What does this mean?

This means a field is some set with a structure that behaves similarly to how arithmetic with the reals works. The above rules encode these familiar behaviours in a general way. This is analogous to an interface / type class with extra laws to obey.

Some familiar examples are the reals, fractions, and complex numbers, with the usual addition and multiplication.

Isomorphisms

One further concept is that of an isomorphism.

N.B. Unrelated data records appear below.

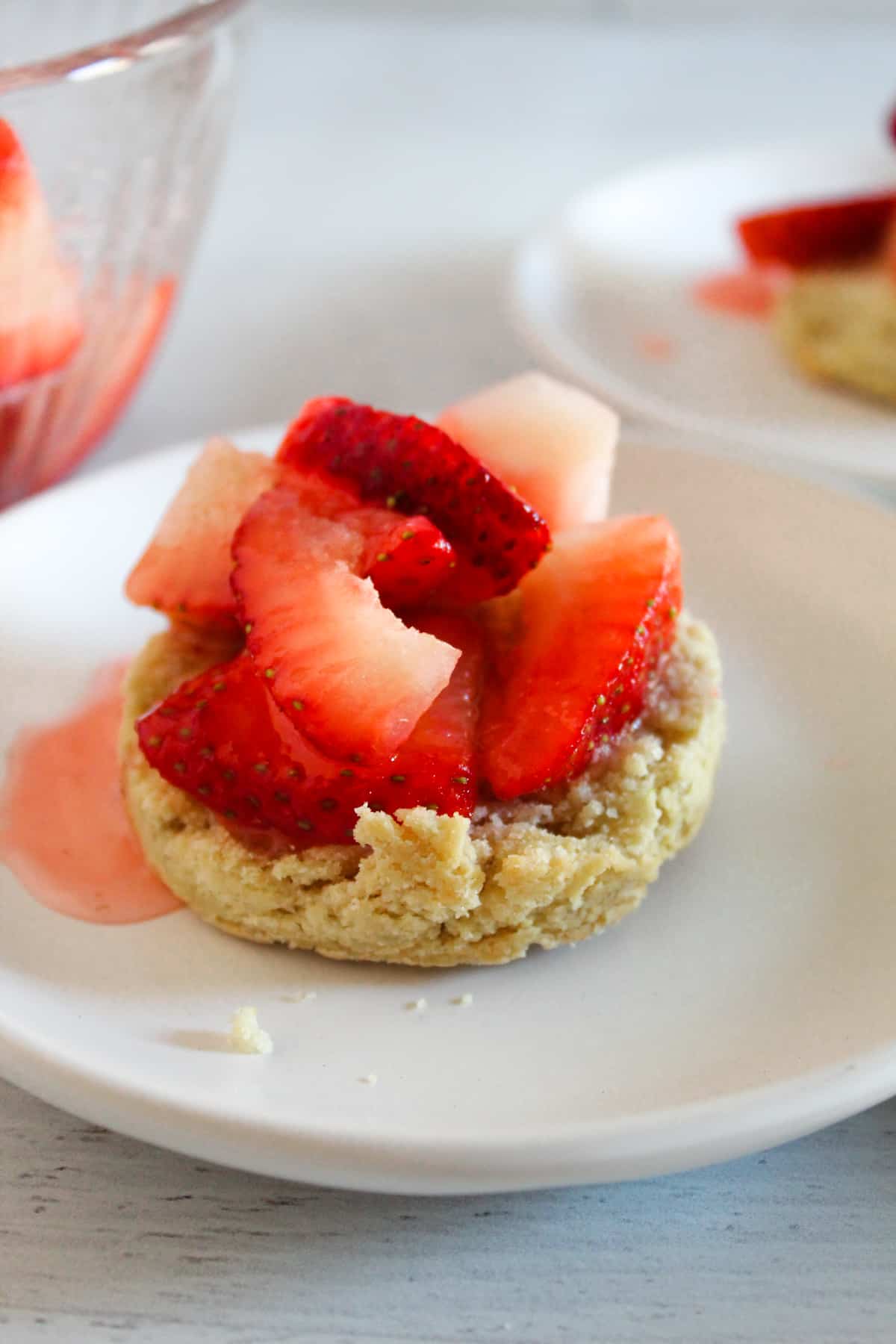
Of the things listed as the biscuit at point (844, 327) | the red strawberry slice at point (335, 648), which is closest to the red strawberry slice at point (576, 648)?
the red strawberry slice at point (335, 648)

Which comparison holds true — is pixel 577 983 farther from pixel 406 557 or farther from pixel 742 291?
pixel 742 291

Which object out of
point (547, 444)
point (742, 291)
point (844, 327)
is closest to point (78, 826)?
point (547, 444)

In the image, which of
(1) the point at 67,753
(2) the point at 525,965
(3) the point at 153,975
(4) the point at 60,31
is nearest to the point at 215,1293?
(3) the point at 153,975

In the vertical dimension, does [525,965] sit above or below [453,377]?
above

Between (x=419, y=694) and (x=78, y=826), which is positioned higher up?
(x=419, y=694)

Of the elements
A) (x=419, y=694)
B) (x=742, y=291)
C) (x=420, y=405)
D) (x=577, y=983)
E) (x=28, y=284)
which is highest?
(x=28, y=284)

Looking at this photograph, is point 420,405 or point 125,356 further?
point 420,405

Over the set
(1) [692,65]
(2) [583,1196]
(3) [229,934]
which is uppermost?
(3) [229,934]

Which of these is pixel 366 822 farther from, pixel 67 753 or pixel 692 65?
pixel 692 65
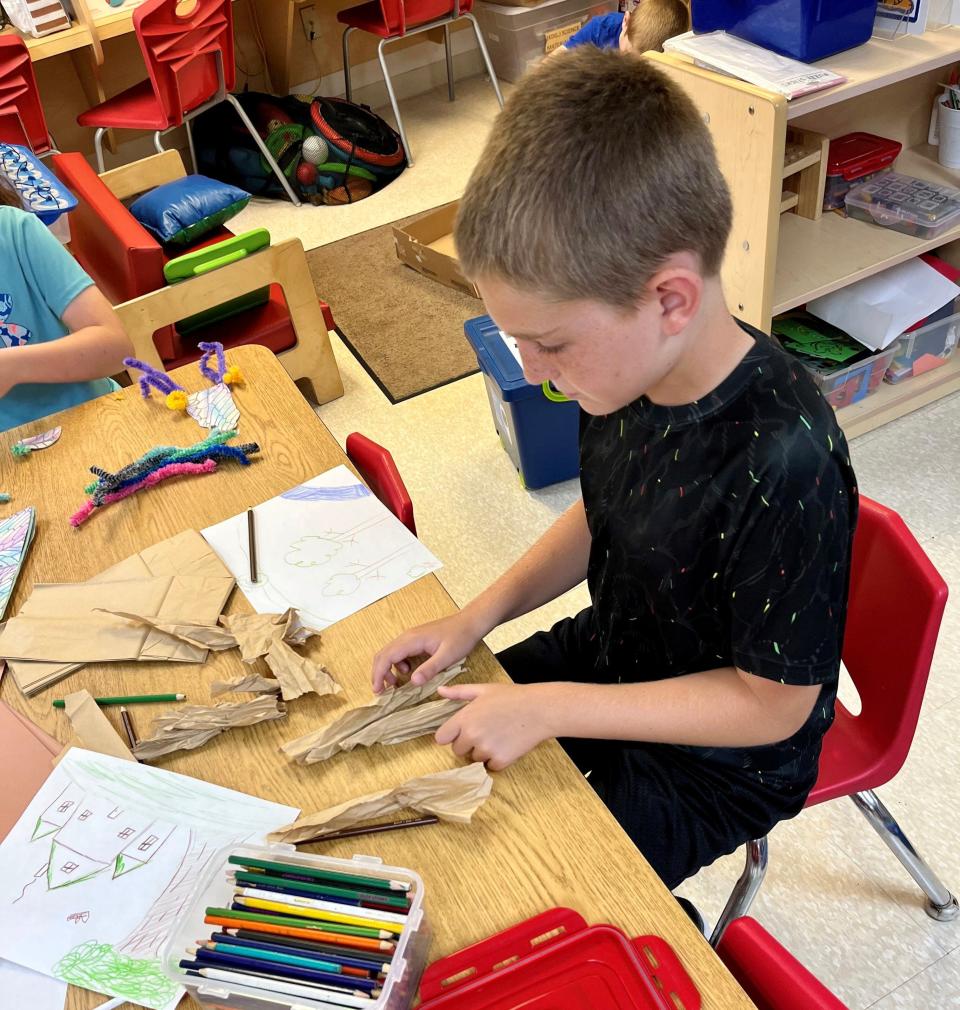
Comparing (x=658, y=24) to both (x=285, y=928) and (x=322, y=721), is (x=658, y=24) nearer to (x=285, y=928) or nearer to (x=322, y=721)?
(x=322, y=721)

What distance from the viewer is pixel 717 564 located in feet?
2.89

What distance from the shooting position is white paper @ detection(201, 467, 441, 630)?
3.45 ft

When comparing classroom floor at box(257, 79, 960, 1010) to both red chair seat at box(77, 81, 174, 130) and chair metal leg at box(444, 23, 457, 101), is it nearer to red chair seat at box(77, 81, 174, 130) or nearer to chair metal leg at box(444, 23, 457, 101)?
red chair seat at box(77, 81, 174, 130)

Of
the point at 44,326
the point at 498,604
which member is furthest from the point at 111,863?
the point at 44,326

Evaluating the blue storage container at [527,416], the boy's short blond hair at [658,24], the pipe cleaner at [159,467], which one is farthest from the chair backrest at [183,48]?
the pipe cleaner at [159,467]

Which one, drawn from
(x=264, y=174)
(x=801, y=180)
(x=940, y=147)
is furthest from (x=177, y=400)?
(x=264, y=174)

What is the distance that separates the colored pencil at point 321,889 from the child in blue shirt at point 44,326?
104cm

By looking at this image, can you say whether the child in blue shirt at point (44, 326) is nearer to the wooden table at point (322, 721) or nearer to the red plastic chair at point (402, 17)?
the wooden table at point (322, 721)

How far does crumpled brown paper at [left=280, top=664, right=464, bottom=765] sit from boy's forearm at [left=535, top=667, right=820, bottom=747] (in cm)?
11

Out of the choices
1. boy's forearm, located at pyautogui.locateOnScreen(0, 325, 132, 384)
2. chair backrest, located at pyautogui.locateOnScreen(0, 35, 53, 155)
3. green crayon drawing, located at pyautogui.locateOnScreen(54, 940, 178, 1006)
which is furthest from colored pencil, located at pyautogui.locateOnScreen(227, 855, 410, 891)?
chair backrest, located at pyautogui.locateOnScreen(0, 35, 53, 155)

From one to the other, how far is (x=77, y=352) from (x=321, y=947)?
1135mm

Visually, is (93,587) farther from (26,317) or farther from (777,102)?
(777,102)

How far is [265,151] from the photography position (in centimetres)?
367

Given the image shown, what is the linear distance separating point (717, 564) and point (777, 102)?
3.57ft
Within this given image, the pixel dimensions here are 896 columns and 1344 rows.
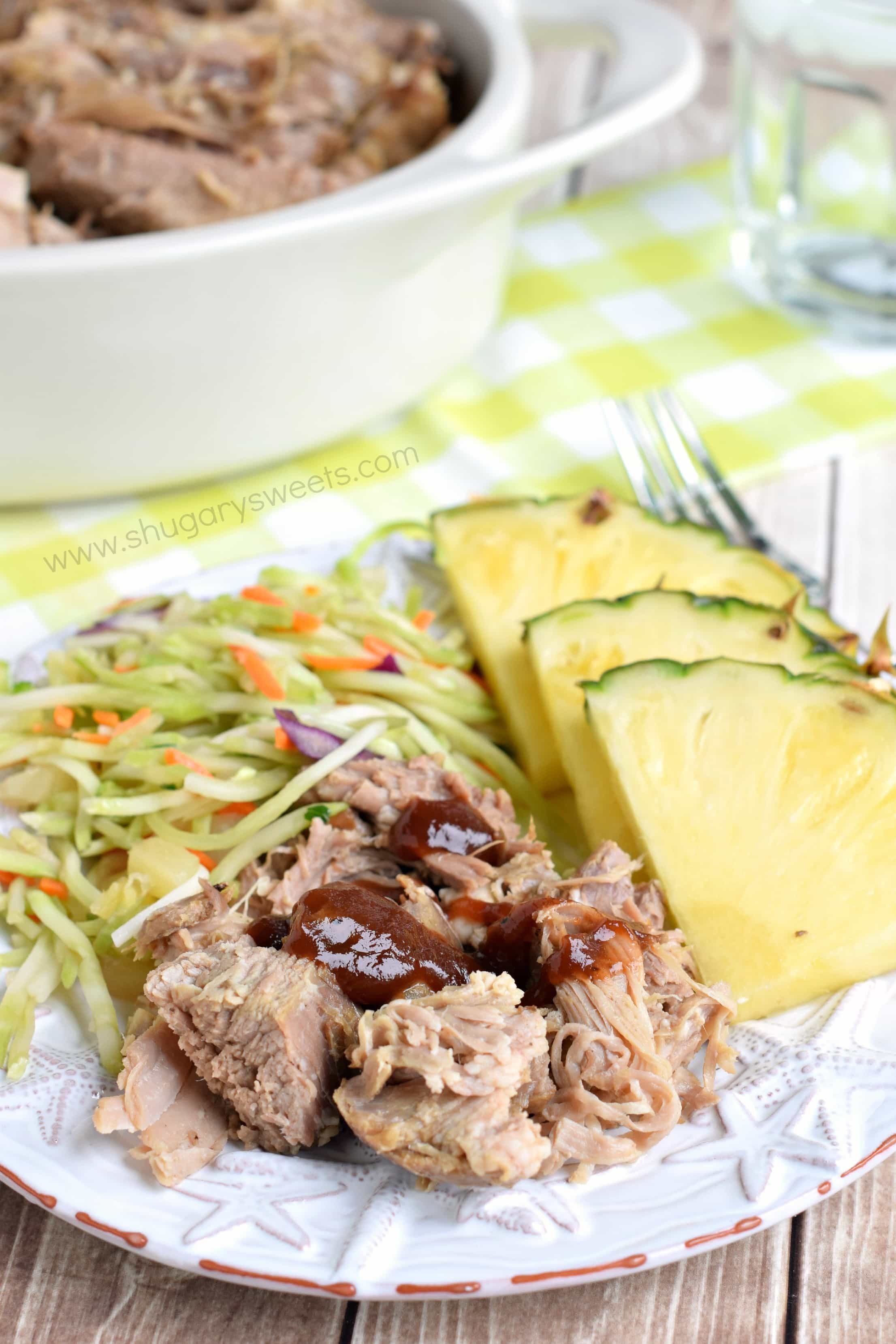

Given two fields \( \mathcal{F} \), \( \mathcal{G} \), an isomorphism between them is an invertible function \( f : \mathcal{F} \to \mathcal{G} \) such that:

This just says that an isomorphism is a relabelling that preserves the structure.

Galois fields

Galois fields, are fields that have finitely many elements.

There is exactly one field (up to isomorphism) of size \( p^n \), for each \( p \) prime, \( n \geq 1 \), we write this field as \( \text{GF}(p^n) \). There are no finite fields that have a non prime power number of elements.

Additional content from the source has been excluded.